Les forts ne tonnent plus. Aux avant-postes, chacun se départit peu à peu de sa réserve de belligérant, oh attend l’annonce de l’armistice. En somme, l’énergie est maintenant à bout. La chute de Metz pèse sur nous. Son malheur joint au silence de la province a tué ici l’esprit guerrier. On se sent condamné, on se dit qu’il est inutile et par conséquent criminel de prolonger la lutte, puisque les armées de province ne sont pas en état d’y prendre part. On prête ce mot au général Trochu : La défense de Paris ne peut être qu’une héroïque folie. — Je ne sais jusqu’à quel point il est authentique, mais il n’en est pas moins vrai que cette déclaration, médiocrement heureuse de la part du commandant en chef de cette même défense, a pris maintenant toutes les proportions d’une prophétie.

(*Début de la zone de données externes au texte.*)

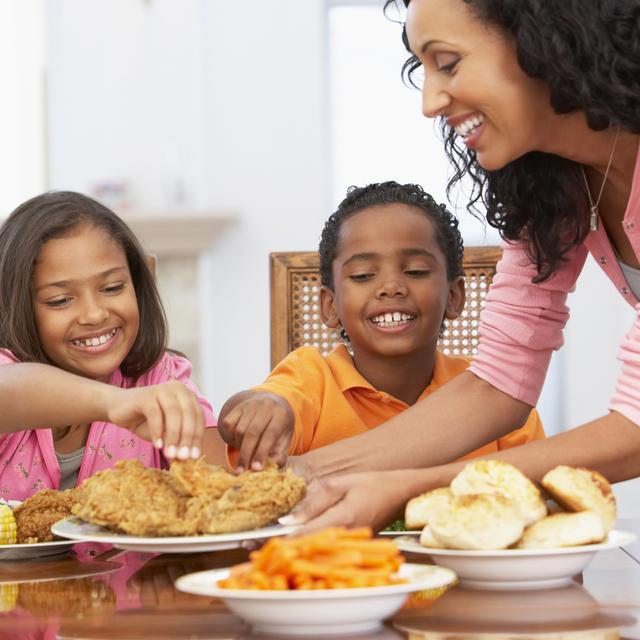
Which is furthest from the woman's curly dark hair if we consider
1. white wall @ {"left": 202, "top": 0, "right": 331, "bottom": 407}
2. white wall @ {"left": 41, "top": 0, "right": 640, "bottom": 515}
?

En attendant, le froid augmente et le combustible est hors de prix, les souffrances de la population en sont fortement aggravées. Il faudra penser à ces pauvres ménages, à ces femmes héroïques, à cette moisson d’enfants qu’il s’agit d’arrêter, pour se consoler de prononcer, en signant la paix, l’acceptation de la défaite. Si découragée que fût la lutte, le dernier mot n’était pas dit tant qu’elle durait ; c’est pourquoi le cœur se serre, et entre deux douleurs ne sait laquelle préférer.